Young people aged 12 – 17 are being encouraged to register for the COVID-19 vaccine to help reduce the transmission of the virus within this age group.
Recent data from the Public Health Surveillance Report has shown that the greatest increase in weekly confirmed cases has been in the 10 – 14 age group, with the second highest increase among 15 – 19-year-olds.
Director of Public Health, Dr Henrietta Ewart commented:
‘Whilst COVID-19 is typically mild in most young people, there is the risk of some getting seriously ill or needing hospitalisation and one dose of the vaccine will protect against this.
‘This year, secondary school children can also receive the flu vaccine which will provide that further protection from serious flu infections.
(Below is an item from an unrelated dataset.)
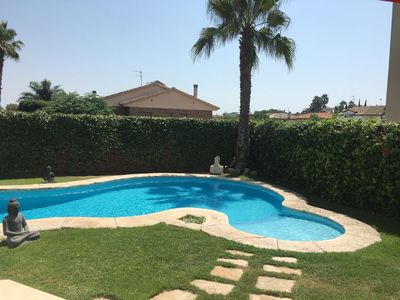 Photo for Big Family Villa by Vilanova i la Geltrú. 2kms from beach. 10 min from Sitges.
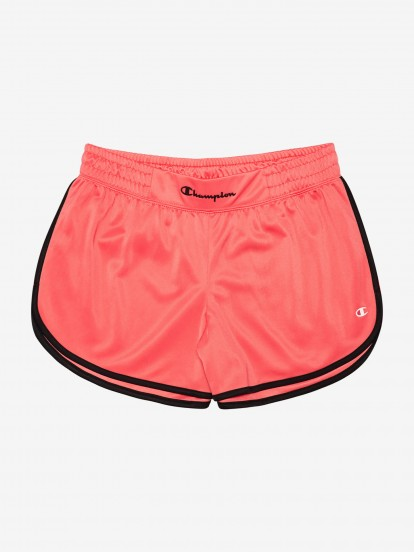 Champion Jin Shorts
Both vaccines should reduce infections in this age group and avoid the need to miss school.’
Nearly 2,000 children and young people aged 12-17 have so far received the COVID-19 vaccine.
Dr Ewart added:
‘The last 18 months or so has been stressful for our young people and it is important that we limit disruption to their lives as much as possible. Vaccinating our young people will help reduce the risk of the virus spreading within schools, and allow them to continue their learning, which is good for their physical and mental health.’
Parents or guardians of children aged 12-15 are asked to register on behalf of their child online, while students aged 16 and over can register themselves.
The school flu programme has successfully vaccinated the majority of students over the last few weeks, however due to the volume of absences, the team will complete the rollout after half term holiday.
Planning will continue for the rollout of the COVID vaccine within schools for the future, and in the meantime clinics will be held over half term holidays for this age group to receive the vaccine. More details will be announced in the coming days.
Alongside vaccinations, young people are also encouraged to participate in regular testing using lateral flow devices to help detect cases early, reduce spread, and keep students in education.